We security wonks constantly entreat our users not to use common words or phrases for their passwords, and certainly to never re-use passwords on more than one site. Another no-no is using keyboard patterns. The reason people do such things is that they are easy to remember. The problem is that the bad guys have all of these common poor password practices figured out and set up in their password cracking algorithms right alongside of their dictionary files and lists of hacked common passwords. With this exercise, I’m trying to get you to think randomly, not in patterns, though there is a pattern and symmetry here. Of course, no one will use this, but coming up with this stuff is just my way of having fun.

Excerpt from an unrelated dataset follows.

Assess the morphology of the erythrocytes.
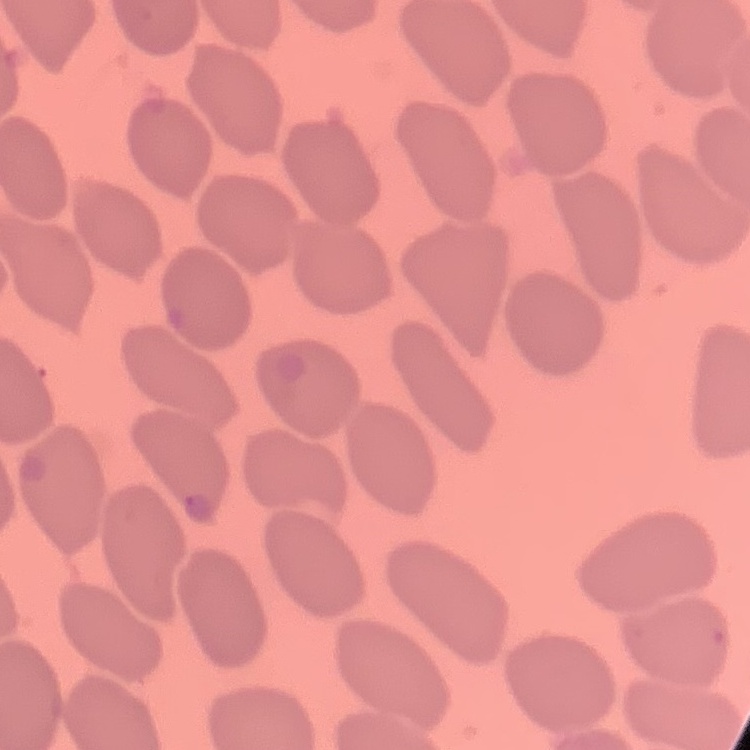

This novel approach that will give you a minimum of 10,000 secure pass phrases at your fingertips (or in your wallet or purse) using only the words. If you choose the modify it with numeric/special character options, you can get many more. If you do the math, the number of combinations of a group of characters is N^R, or the number of choices to the power of how many of those you use. In the basic method below, you have 10 choices and will use 4 of them, so you have 10,000 possible combinations. You can use this to securely write down your pass phrases (well, the aliases for your pass phrases) anywhere you want in the form of 4-digit numbers. Since no one will know what words are on your list, they can know your aliases but they won’t know your pass phrases. If you add secret complications (more about that in a minute), the number of guesses required gets astronomical (or should I say geometrical?)

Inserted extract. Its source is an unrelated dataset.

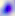 Captured at 400x magnification. Toxoplasma gondii is seen. Photomicrograph.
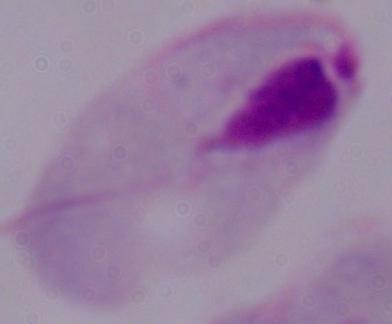

Summary:
  - Magnification: 1000x
  - Modality: micrograph
  - Identification: trichomonad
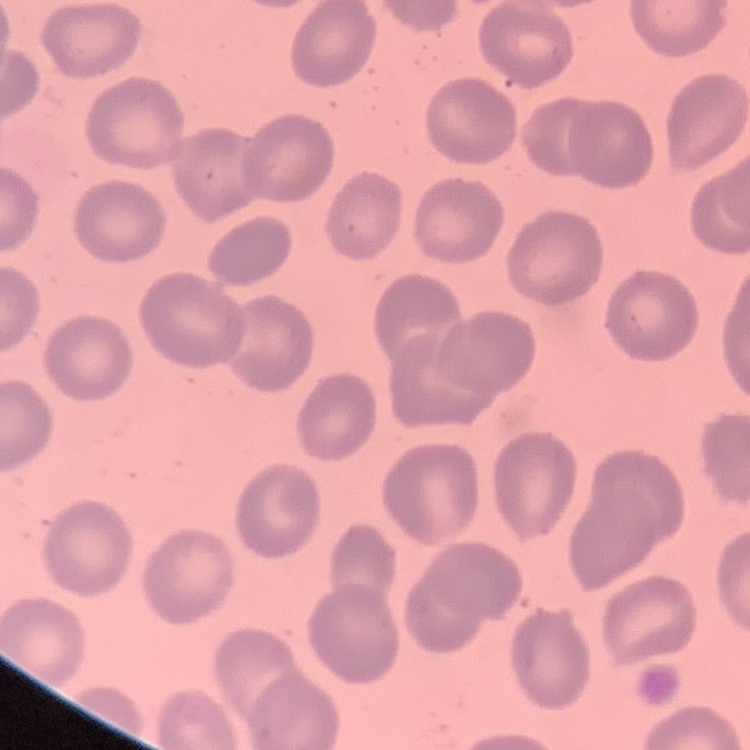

First, take a piece of paper and write the numerals 0 through 9 on the left side. Then, pick 10 words that are familiar to you. You can use any common words or names that you will remember. Rules about not using pet names, kids’ names, your name, your spouse’s name, etc., don’t apply here because they will be used in a long and random combination. We all have at least ten of those. Here is my example (not to be used, of course–create your own):
Those of you who have ever taken a typing class will recognize those words and my slight alteration of it to fill the 10 slots.
Now, what’s the model year of your main ride? Mine is 2005. So, I write down 2005 as my alias and my pass phrase is BrownTheTheOver. Need another pass phrase for something? My birth year is 1953, so I use QuickDogOverFox as my pass phrase.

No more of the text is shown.